Hendri juga menduga ada pihak yang dekat dengan kekuasaan merancang wacana seperti ini. Meski tak menyebut pasti siapa mereka, dia mengatakan usaha seperti ini adalah bentuk pengkhianatan terhadap reformasi.
"Semua ini hanya keinginan sekelompok orang yang sedang menikmati dan ingin memperpanjang kenikmatan ini dengan menjadi pengkhianat reformasi," ujarnya.
Sementara, pengamat politik dari Universitas Al-Azhar Ujang Komarudin mengatakan rakyat tidak memerlukan amendemen konstitusi. Bahkan Ujang mengatakan gerakan tersebut bisa jadi ingin menjerumuskan Jokowi lantaran mantan Wali Kota Solo itu tidak menginginkan tiga periode.
"Gerakan hore yang berbahaya bagi demokrasi. Karena ingin memaksakan Jokowi 3 periode," katanya.
Ia menduga wacana ini muncul karena ada pihak yang takut kehilangan jabatan dan kekuasaan. Apalagi Jokowi dipastikan tak bisa maju lagi pada Pemilihan Presiden 2024.
Sedangkan pengamat politik dari Lingkar Madani Ray Rangkuti menyarankan Jokowi lebih baik fokus memperbaiki sejumlah hal seperti mengatasi pelemahan Komisi Pemberantasan Korupsi (KPK), meningkatkan profesionalisme aparat hukum, hingga melindungi hak asasi manusia (HAM).
"Membatasi jabatan presiden untuk mencegah berbagai hal negatif di atas makin jauh berkembang adalah salah satunya," kata Ray.
Sebelumnya beredar kabar adanya pejabat Istana yang mengajak diskusi sejumlah tokoh terkait masa jabatan presiden selama tiga periode.
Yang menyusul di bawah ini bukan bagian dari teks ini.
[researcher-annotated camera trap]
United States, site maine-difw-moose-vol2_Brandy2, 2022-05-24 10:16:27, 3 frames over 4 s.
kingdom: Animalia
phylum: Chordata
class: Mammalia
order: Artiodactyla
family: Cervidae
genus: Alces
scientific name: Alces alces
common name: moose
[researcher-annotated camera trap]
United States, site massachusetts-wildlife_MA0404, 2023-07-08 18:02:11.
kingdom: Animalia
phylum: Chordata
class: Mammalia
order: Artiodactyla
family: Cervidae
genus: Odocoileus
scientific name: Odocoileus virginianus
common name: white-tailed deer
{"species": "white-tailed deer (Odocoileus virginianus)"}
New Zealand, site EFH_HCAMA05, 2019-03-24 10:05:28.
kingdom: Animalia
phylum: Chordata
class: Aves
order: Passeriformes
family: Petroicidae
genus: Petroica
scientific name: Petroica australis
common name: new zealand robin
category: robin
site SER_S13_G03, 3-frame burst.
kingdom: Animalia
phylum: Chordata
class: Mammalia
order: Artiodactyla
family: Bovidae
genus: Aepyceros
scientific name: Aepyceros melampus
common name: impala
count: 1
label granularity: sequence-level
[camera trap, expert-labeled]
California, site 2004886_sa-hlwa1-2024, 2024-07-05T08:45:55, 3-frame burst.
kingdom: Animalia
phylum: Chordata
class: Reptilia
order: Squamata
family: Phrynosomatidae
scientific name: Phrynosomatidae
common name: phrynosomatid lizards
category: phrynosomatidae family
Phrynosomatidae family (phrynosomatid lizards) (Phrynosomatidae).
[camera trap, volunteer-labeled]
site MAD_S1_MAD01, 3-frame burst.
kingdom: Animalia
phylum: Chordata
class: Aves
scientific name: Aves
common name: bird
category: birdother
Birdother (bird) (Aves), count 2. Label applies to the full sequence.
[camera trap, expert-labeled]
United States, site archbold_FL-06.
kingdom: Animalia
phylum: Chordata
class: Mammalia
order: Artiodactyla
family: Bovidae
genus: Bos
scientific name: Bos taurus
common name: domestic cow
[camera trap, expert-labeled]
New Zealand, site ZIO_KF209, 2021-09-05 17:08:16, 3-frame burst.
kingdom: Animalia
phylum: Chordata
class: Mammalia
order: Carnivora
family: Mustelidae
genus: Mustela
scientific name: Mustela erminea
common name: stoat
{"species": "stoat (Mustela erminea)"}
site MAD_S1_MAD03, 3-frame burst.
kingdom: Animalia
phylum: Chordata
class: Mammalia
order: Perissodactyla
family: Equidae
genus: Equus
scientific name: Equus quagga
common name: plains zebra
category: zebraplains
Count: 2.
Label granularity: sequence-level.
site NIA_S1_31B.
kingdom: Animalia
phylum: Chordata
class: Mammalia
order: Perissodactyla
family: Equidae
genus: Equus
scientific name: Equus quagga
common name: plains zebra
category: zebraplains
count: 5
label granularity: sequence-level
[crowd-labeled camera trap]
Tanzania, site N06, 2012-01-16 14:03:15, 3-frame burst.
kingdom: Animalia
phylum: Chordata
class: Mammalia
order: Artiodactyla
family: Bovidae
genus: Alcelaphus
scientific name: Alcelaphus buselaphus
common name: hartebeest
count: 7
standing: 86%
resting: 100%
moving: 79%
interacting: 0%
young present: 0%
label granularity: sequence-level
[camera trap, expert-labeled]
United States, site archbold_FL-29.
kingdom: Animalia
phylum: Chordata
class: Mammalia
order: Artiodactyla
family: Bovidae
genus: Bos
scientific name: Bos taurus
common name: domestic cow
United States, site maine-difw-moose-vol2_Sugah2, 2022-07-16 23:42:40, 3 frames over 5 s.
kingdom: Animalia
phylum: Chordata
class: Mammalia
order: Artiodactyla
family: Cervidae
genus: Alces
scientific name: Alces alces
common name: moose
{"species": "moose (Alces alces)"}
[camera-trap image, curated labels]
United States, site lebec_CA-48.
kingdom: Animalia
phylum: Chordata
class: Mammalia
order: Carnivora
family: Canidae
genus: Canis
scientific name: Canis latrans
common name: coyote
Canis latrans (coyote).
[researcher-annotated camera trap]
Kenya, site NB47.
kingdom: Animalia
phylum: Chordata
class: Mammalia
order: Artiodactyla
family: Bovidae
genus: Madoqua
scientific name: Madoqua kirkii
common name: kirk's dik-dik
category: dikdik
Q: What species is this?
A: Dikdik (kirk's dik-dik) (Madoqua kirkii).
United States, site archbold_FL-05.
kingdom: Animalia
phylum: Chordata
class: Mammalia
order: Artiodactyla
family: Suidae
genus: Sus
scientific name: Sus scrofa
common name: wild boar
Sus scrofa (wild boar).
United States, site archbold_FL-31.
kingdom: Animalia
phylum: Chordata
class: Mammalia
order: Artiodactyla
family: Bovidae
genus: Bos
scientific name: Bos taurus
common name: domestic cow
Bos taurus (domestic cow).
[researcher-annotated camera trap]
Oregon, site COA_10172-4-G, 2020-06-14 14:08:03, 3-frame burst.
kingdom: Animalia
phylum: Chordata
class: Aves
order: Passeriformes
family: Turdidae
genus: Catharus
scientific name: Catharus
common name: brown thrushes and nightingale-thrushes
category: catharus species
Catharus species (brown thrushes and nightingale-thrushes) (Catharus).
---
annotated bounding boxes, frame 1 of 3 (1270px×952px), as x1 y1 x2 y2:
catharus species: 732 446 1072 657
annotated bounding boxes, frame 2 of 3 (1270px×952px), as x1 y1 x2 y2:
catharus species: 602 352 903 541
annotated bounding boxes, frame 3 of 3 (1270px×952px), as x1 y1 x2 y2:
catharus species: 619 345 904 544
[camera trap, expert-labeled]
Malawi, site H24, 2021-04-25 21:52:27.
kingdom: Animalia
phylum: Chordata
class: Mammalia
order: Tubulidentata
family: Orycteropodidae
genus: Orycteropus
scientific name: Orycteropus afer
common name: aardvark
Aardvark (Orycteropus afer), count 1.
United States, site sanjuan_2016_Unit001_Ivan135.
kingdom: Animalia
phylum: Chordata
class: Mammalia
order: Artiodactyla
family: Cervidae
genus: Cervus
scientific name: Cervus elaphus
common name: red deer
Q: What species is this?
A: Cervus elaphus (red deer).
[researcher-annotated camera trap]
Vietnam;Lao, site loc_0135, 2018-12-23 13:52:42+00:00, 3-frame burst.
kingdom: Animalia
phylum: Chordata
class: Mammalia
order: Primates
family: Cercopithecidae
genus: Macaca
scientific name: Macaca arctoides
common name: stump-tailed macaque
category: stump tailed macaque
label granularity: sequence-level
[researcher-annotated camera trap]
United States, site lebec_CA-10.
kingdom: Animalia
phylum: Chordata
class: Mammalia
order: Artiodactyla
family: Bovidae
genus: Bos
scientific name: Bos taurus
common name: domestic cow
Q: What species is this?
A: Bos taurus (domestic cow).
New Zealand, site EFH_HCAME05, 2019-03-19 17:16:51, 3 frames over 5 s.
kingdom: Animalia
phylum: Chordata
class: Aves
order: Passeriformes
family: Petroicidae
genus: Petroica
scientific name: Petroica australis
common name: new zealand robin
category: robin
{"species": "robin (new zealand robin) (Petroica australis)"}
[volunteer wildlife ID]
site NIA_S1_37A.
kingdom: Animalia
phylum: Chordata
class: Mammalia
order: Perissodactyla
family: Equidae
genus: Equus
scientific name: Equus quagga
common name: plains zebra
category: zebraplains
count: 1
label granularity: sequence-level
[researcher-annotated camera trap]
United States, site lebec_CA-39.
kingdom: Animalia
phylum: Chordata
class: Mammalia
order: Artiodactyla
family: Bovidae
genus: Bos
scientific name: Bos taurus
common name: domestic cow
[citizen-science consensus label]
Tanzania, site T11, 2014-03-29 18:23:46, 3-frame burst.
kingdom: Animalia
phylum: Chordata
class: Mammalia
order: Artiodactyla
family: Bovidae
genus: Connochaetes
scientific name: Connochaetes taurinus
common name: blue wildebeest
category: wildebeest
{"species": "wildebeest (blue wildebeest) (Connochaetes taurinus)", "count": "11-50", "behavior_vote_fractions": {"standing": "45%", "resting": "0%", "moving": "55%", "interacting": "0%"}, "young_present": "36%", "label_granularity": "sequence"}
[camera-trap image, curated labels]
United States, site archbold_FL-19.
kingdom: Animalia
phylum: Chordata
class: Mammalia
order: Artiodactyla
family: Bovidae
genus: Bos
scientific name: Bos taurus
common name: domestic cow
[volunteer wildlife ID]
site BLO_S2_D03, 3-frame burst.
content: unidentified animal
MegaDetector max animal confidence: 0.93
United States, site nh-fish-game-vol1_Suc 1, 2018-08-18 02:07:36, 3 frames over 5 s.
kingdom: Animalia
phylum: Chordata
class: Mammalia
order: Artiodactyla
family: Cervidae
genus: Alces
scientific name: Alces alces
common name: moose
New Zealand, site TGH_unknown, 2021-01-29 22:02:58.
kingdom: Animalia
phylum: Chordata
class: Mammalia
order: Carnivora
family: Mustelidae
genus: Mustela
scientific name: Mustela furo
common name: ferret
Hal ini dilakukan lewat amendemen Undang-Undang Dasar 1945.
Padahal Jokowi telah berulang kali mengatakan dirinya tak memiliki niat memperpanjang masa jabatannya saat ini yang akan berakhir 2024 mendatang. Bahkan ia sempat mengatakan ada tiga maksud dari pihak-pihak yang melemparkan wacana masa jabatan Presiden menjadi tiga periode.
Pertama, pihak tersebut bermaksud menampar mukanya. Kedua, pihak tersebut ingin mencari muka di depan Jokowi. “Yang ketiga, ingin menjerumuskan,” kata Presiden pada 12 Desember 2019 silam.
Pernyataan serupa disampaikan lagi oleh Jokowi pada 15 Maret 2021 lalu. Mantan Wali kota Solo itu mengatakan konstitusi telah mengamanatkan bahwa jabatan Presiden hanya berlaku maksimal dua periode.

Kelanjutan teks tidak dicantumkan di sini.